Evaluation & Quality Gates

The model must pass three "Blue Note" quality gates before deployment. These gates are designed as sequential verification stages — inspired by systems engineering V&V (Verification and Validation) methodology — where each gate tests a progressively higher level of system capability.

Gate 01 — Verification
The Math Test
A script-based automated check of 100 queries where the model must extract the exact numerical value from the Anchor Data. No rounding, no approximation, no rephrasing — the model must reproduce the Ground Truth figure precisely.

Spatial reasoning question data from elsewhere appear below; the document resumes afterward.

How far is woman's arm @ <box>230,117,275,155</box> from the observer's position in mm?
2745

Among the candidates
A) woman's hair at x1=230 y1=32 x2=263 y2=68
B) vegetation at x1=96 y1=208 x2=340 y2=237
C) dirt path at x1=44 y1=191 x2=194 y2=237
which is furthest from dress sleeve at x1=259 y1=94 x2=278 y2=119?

This gate validates factual accuracy: the most fundamental requirement for an emissions reporting system. A single hallucinated number in a climate report can undermine policy decisions.
Threshold: >99% accuracy
Gate 02 — Validation
The Logic Test
Evaluates the <think> block for correct mathematical operations. When the model claims a "Total," is it actually the sum of the referenced "Sectors"? When it calculates a percentage change, is the arithmetic correct?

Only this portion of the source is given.